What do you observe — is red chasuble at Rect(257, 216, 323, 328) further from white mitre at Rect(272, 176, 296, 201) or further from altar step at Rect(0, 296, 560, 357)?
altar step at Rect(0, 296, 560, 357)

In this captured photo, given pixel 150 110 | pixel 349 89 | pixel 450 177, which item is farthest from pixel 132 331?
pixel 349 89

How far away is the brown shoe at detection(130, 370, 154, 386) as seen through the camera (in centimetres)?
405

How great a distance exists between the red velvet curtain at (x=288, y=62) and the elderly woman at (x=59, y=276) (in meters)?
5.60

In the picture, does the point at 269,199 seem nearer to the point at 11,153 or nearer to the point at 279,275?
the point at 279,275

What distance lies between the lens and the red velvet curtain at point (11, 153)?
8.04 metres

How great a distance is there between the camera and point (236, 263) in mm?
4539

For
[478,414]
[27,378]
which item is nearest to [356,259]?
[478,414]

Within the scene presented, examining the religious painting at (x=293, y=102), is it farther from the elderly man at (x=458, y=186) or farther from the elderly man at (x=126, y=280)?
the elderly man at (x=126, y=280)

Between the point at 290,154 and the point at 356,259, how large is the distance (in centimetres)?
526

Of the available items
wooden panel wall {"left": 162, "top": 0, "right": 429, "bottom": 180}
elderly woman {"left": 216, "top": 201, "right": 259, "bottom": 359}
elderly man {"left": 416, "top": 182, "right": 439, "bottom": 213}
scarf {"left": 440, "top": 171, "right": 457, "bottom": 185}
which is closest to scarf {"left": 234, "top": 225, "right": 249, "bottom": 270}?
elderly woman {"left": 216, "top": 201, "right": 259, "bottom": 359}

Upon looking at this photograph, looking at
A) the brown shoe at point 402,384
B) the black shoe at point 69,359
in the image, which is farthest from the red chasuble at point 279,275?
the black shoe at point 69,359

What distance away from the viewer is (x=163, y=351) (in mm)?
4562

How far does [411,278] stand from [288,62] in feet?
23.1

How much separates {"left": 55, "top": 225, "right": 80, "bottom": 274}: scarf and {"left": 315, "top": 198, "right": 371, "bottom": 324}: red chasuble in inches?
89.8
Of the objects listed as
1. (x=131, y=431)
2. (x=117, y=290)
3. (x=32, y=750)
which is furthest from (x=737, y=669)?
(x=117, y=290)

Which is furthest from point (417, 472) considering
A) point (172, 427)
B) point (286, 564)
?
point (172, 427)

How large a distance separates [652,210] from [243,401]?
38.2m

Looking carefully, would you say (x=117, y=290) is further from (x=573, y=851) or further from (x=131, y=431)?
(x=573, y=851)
• • • • • • •
Reproduce all of the data above verbatim, line for line.

What do you observe — is red chasuble at Rect(257, 216, 323, 328) further from white mitre at Rect(272, 176, 296, 201) or further from altar step at Rect(0, 296, 560, 357)?
altar step at Rect(0, 296, 560, 357)

In this captured photo, given pixel 150 110 | pixel 349 89 | pixel 450 177, which item is farthest from pixel 132 331?
pixel 349 89

How far away is the brown shoe at detection(130, 370, 154, 386) as seen through the camera (in centimetres)?
405

How great a distance exists between the red velvet curtain at (x=288, y=62) and the elderly woman at (x=59, y=276) (in meters)?
5.60

In the picture, does the point at 269,199 seem nearer to the point at 11,153 or nearer to the point at 279,275?
the point at 279,275

What distance lies between the lens and the red velvet curtain at point (11, 153)?
8.04 metres

How great a distance is there between the camera and point (236, 263) in mm?
4539

For
[478,414]
[27,378]
which item is nearest to [356,259]?
[478,414]

Within the scene presented, examining the religious painting at (x=293, y=102), is it farther from the elderly man at (x=458, y=186) or farther from the elderly man at (x=126, y=280)?
the elderly man at (x=126, y=280)

Between the point at 290,154 and the point at 356,259, how large is the distance (in centimetres)?
526

Of the available items
wooden panel wall {"left": 162, "top": 0, "right": 429, "bottom": 180}
elderly woman {"left": 216, "top": 201, "right": 259, "bottom": 359}
elderly man {"left": 416, "top": 182, "right": 439, "bottom": 213}
scarf {"left": 440, "top": 171, "right": 457, "bottom": 185}
which is closest to scarf {"left": 234, "top": 225, "right": 249, "bottom": 270}?
elderly woman {"left": 216, "top": 201, "right": 259, "bottom": 359}

Upon looking at this photograph, looking at
A) the brown shoe at point 402,384
B) the black shoe at point 69,359
in the image, which is farthest from the red chasuble at point 279,275?
the black shoe at point 69,359

What distance away from the viewer is (x=163, y=351) (in mm)?
4562

How far does [411,278] stand from [288,62] in feet?
23.1

How much separates {"left": 55, "top": 225, "right": 80, "bottom": 274}: scarf and {"left": 315, "top": 198, "right": 371, "bottom": 324}: red chasuble in inches?
89.8
Of the objects listed as
1. (x=131, y=431)
2. (x=117, y=290)
3. (x=32, y=750)
which is furthest from (x=737, y=669)?
(x=117, y=290)

Which is furthest from point (417, 472) considering
A) point (172, 427)
B) point (286, 564)
?
point (172, 427)

How large a distance separates [652,210] from [243,401]?
38.2m

Looking carefully, would you say (x=117, y=290) is further from (x=573, y=851) or further from (x=131, y=431)?
(x=573, y=851)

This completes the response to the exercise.